Recommended Hardware

For the best balance of accuracy and cost, consider these options:

  1. Sensirion SEN55 — a single module that measures PM1, PM2.5, PM4, PM10, VOC index, humidity, and temperature. Around $35 per unit. Needs a microcontroller.
  2. Senseair S8 — dedicated NDIR CO2 sensor, far more accurate than the VOC-estimated CO2 readings on cheaper units. About $25.
  3. ESP32 board — runs ESPHome firmware, connects to Wi-Fi, costs $5-8. One per room.

Total cost per room: roughly $65. For a three-bedroom home with living room and kitchen, that is $325 for comprehensive coverage — less than a single Awair Element that only covers one room.

Software Stack

Flash each ESP32 with ESPHome. Define the sensors in a YAML config file and it generates the firmware automatically. ESPHome integrates natively with Home Assistant, which becomes your central dashboard.

========================

* TASKS TO COMPLETE
1 – According to the hardware guide, what is the approximate total cost per room?
2 – Echo the stretch of the hardware guide from "Recommended Hardware" through "One per room.".

* DATA
========================

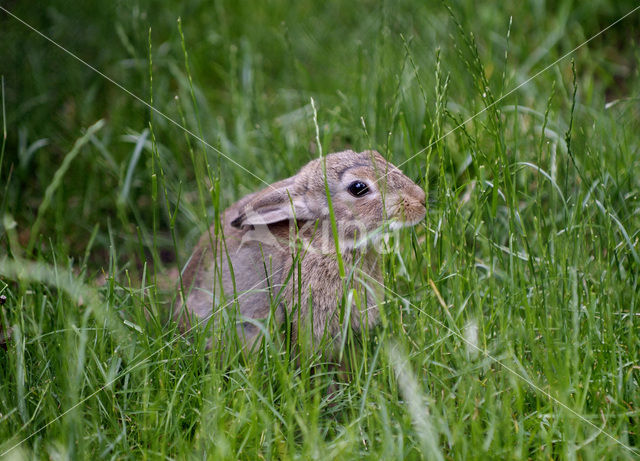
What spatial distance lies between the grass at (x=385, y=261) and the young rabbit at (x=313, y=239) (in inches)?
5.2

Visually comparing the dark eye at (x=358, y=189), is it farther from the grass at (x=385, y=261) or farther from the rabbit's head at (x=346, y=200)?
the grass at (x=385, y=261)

========================

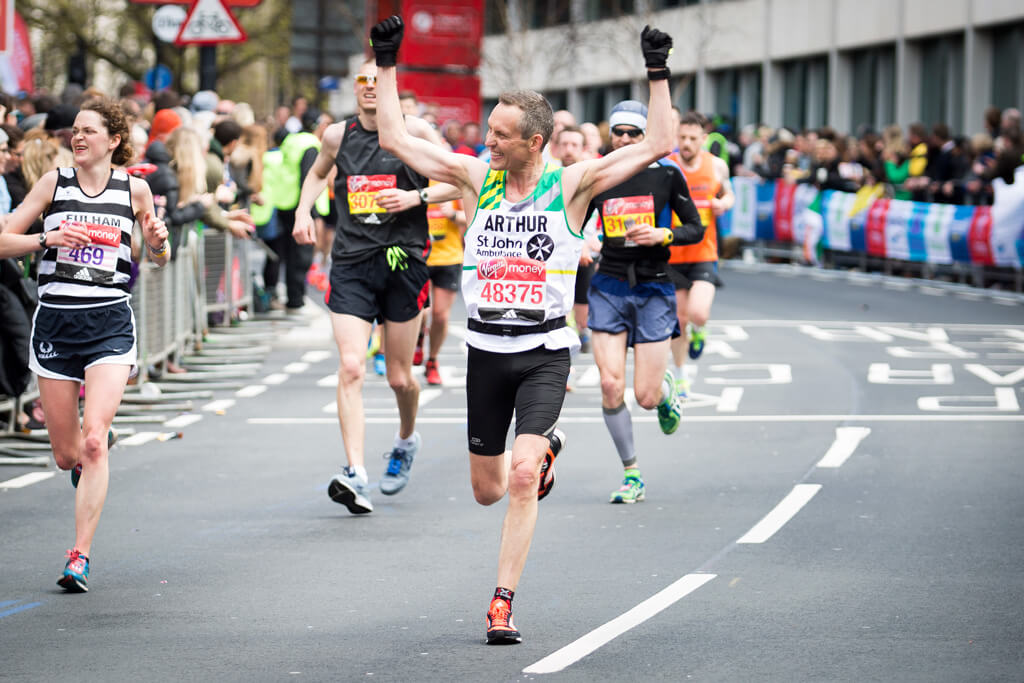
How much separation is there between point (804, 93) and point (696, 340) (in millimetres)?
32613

========================

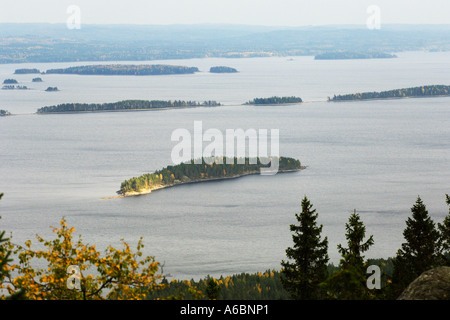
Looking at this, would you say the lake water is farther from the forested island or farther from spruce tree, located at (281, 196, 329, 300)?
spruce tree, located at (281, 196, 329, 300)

========================

* EXERCISE ANSWERS
1 – Roughly $65.

2 –
Recommended Hardware

For the best balance of accuracy and cost, consider these options:

  1. Sensirion SEN55 — a single module that measures PM1, PM2.5, PM4, PM10, VOC index, humidity, and temperature. Around $35 per unit. Needs a microcontroller.
  2. Senseair S8 — dedicated NDIR CO2 sensor, far more accurate than the VOC-estimated CO2 readings on cheaper units. About $25.
  3. ESP32 board — runs ESPHome firmware, connects to Wi-Fi, costs $5-8. One per room.